** BEGIN **

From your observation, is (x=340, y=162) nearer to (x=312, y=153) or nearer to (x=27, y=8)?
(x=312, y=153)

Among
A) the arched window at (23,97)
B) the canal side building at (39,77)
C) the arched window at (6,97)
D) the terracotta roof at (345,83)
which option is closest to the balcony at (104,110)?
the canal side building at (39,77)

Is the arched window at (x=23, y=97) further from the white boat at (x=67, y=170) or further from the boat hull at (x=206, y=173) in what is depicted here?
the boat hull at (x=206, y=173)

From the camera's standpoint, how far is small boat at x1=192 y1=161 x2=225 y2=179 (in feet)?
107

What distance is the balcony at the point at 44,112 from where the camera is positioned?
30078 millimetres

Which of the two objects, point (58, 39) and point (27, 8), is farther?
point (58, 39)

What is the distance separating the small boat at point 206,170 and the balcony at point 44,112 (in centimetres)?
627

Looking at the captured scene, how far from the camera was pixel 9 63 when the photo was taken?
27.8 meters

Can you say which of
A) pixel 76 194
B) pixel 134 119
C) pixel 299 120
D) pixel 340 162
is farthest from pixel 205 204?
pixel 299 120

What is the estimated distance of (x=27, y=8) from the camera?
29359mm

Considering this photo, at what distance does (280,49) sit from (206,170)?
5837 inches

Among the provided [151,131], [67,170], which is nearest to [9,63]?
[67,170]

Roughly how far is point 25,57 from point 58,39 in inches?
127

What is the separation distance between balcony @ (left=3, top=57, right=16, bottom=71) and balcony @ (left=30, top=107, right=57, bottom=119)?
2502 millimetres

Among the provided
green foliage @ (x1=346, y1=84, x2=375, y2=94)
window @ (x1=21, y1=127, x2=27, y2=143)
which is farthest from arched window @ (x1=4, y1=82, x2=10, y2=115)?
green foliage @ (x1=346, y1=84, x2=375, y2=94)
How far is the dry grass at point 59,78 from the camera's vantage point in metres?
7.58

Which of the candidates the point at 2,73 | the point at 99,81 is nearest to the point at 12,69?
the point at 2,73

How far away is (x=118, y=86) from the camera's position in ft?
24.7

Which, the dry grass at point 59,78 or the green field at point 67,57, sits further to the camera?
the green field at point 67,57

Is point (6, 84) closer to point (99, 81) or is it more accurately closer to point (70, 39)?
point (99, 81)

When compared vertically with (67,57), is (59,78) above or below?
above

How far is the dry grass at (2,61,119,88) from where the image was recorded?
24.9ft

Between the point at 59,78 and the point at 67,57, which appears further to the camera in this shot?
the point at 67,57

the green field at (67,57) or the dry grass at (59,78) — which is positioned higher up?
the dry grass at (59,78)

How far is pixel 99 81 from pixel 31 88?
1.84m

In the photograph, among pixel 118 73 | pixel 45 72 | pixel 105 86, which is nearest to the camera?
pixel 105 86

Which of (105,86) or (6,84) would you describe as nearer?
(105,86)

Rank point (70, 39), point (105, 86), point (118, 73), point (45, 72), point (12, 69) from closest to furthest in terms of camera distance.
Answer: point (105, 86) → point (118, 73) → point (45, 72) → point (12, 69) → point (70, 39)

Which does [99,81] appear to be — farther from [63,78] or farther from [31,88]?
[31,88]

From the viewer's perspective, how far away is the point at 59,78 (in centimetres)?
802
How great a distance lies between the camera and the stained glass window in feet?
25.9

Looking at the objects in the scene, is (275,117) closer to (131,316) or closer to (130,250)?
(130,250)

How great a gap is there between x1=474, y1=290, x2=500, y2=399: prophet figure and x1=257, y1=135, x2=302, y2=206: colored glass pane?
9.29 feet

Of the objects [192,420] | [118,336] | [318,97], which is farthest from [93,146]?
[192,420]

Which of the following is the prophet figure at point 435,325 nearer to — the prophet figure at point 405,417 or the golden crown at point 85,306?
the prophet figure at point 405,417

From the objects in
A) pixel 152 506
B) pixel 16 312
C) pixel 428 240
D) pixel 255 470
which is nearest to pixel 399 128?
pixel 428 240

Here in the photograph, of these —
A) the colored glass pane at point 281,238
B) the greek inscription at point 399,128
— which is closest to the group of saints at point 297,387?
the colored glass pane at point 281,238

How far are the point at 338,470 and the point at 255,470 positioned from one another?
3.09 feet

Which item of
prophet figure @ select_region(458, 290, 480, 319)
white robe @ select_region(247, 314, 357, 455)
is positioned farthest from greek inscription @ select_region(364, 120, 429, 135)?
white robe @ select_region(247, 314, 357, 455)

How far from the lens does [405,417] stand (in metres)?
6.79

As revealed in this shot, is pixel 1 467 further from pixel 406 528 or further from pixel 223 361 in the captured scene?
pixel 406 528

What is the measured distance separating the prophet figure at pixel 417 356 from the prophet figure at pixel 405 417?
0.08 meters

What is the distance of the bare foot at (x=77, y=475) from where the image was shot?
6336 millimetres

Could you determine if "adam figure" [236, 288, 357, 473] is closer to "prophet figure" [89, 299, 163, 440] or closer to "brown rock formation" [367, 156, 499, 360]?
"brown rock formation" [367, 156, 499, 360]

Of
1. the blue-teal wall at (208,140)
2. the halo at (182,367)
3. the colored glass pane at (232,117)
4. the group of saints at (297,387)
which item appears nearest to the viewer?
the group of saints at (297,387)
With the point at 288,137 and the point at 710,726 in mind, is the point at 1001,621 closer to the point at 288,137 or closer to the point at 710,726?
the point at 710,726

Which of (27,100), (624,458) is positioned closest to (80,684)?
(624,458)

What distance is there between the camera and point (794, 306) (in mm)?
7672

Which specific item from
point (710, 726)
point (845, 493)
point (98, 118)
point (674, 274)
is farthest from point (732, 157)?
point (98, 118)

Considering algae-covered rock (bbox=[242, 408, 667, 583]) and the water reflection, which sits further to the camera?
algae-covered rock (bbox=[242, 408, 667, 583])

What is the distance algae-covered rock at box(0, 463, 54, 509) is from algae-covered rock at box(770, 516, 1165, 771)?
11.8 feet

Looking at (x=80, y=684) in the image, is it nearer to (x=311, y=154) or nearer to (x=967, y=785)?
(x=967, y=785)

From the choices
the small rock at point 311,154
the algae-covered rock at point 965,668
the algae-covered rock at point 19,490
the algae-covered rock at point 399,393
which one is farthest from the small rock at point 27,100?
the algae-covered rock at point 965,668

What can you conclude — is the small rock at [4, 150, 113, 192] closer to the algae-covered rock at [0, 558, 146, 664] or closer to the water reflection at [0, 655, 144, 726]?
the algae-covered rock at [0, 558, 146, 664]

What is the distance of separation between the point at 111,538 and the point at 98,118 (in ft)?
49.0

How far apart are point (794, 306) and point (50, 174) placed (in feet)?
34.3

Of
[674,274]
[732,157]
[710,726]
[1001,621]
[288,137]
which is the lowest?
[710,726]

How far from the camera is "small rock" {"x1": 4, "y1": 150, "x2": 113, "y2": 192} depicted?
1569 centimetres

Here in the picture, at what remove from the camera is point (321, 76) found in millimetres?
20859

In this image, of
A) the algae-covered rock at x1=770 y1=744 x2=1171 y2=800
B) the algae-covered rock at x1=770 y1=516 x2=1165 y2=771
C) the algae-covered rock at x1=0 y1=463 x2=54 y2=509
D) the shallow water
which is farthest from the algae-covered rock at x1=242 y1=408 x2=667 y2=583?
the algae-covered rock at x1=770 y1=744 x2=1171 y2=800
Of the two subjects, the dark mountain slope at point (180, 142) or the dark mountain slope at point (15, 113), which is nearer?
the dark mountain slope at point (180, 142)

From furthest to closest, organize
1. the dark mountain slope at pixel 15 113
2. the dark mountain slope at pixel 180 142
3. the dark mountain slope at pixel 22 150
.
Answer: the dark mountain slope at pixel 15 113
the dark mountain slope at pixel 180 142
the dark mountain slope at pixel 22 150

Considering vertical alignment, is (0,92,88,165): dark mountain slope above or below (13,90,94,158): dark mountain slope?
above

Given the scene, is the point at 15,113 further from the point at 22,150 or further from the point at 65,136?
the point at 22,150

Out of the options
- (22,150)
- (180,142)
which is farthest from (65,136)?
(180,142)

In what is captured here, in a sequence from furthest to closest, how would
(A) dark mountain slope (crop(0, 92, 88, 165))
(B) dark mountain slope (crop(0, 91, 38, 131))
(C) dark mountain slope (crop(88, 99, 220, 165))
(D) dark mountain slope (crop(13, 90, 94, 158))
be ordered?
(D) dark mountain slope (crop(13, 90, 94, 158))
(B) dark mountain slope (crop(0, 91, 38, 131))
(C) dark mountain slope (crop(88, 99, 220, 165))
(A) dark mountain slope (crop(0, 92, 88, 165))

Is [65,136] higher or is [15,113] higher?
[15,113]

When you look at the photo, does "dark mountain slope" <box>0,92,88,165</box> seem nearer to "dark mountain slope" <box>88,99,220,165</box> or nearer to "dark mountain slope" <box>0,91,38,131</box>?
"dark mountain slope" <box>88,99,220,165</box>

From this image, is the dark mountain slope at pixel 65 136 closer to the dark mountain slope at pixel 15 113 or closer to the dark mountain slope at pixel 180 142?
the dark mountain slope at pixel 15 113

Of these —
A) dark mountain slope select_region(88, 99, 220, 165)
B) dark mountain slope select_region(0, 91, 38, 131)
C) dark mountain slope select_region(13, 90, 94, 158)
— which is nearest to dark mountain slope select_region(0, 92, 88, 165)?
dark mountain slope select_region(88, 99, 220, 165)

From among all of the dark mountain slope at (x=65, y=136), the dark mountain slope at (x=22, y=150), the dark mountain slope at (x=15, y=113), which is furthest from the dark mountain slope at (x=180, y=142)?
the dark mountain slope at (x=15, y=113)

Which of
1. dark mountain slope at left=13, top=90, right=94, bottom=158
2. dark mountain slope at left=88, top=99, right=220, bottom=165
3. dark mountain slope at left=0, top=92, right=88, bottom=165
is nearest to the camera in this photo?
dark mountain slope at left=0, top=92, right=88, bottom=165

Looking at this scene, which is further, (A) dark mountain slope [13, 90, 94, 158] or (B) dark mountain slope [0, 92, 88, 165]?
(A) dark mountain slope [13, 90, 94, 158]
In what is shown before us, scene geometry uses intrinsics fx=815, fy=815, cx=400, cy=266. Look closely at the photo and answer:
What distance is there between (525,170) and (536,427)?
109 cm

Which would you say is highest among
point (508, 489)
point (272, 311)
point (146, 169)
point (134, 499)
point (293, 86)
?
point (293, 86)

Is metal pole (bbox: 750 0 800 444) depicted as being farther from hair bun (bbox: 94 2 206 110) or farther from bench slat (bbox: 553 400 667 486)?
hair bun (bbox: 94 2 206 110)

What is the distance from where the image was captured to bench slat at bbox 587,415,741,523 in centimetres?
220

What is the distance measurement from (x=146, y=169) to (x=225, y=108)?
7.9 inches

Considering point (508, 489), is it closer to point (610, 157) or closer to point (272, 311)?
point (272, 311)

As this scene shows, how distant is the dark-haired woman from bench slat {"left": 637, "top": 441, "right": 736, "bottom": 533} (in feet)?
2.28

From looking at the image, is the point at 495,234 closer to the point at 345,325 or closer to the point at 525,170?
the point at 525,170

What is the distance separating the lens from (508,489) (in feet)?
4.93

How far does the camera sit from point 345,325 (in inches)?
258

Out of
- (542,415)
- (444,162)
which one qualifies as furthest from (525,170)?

** END **

• [Task goal] Transcribe exactly, and only, the lines from the one bearing "What is the distance measurement" through the last line of the entries, counting both.

• [Finished answer]
What is the distance measurement from (x=146, y=169) to (x=225, y=108)?
7.9 inches

Considering point (508, 489), is it closer to point (610, 157) or closer to point (272, 311)?
point (272, 311)

As this scene shows, how distant is the dark-haired woman from bench slat {"left": 637, "top": 441, "right": 736, "bottom": 533} (in feet)?
2.28

From looking at the image, is the point at 495,234 closer to the point at 345,325 or closer to the point at 525,170?
the point at 525,170

What is the distance separating the lens from (508,489) (in feet)?
4.93

How far does the camera sit from point 345,325 (in inches)?
258

Out of
- (542,415)
- (444,162)
which one qualifies as furthest from (525,170)?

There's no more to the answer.